As you probably know, any digital system can be monitored. So imagine this. Every transaction you make, every single piece of money in your account, is monitored. Big Brother knows what you bought and when. Scary thought, right?
The cashless society would just be but another tool for any government to use to monitor its citizens. In a world where privacy is becoming a thing of the past, well, coincidentally so is cash.
Whilst many people may say information compiled from monitoring transactions may prevent, let's say, the purchase of a weapon by someone on a watch list. Or maybe they may notice a disturbed young boy showing signs of mental illness buying a gun in order to commit a school shooting. these are all valid points, but they still require everyone's privacy to be compromised.
So perhaps cash may be the thing stopping Big Brother from extending its watch to the financial sector. That's something to think about.

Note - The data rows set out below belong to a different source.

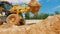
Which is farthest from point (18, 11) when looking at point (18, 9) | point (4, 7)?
point (4, 7)

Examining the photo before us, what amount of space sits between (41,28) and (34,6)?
41cm

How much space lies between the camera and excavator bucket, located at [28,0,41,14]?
102 inches

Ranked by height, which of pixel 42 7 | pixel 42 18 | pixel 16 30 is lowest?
pixel 16 30

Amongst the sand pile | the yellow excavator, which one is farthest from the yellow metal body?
the sand pile

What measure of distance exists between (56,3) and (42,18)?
1.05 feet

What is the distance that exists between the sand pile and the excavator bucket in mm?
221

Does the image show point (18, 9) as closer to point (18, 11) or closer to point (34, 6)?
point (18, 11)

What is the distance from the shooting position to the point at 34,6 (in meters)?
2.61

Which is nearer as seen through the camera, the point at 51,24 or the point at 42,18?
the point at 51,24

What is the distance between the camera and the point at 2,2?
2.66 m

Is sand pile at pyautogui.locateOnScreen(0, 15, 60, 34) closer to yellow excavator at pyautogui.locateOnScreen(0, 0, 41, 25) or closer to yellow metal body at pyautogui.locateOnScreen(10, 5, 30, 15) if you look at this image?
yellow excavator at pyautogui.locateOnScreen(0, 0, 41, 25)

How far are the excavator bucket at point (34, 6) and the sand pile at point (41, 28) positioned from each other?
8.7 inches

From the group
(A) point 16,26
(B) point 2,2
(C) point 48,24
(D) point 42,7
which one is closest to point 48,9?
(D) point 42,7

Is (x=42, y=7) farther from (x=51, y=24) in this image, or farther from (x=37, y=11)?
(x=51, y=24)
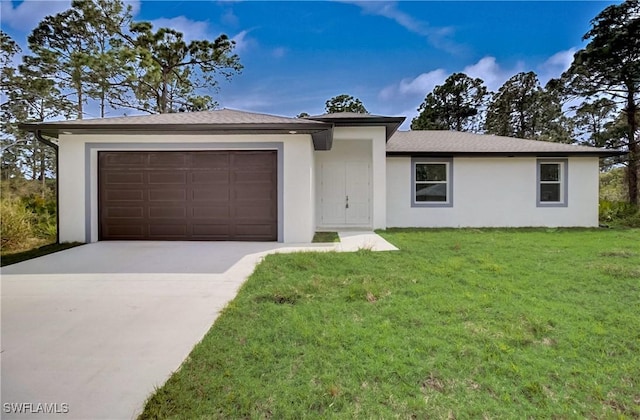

A cashless society promises a world of limitation, control, and surveillance - all of which the poorest Americans already have in abundance, of course. For the most vulnerable, the cashless society offers nothing substantively new; it only extends the reach of the existing paternal bureaucratic state
— Sarah Jeong, former member of The New York Times editorial board
Be Careful What You Spend!
Have you ever just swiped your card to pay for an item without checking the price? Many of us have, and it can lead to some irresponsible spending habits.
Without having physical money in your hand it is not as easy to grasp to value of money. Paying for items in today's society feels like just swiping a phone or a card, you don't actually see how much money you have left or how much you are spending in the process of buying the items(s). Therefore, money becomes more abstarct because you disassociate yourself with how much you may be spending (a lot of the time you don't know how much you've spent!).
When start to spend more than they have through "by now, pay later" credit accounts, they start to accumulate debt. And it's common sense knowledge that being in debt is not a situation individuals want to find themselves in. No matter how profitable consumer debt may be to the banks.
And at the end of the day, it's all about the banks, isn't it? Making money from debt, encouraging irresponsible spending, and cutting costs.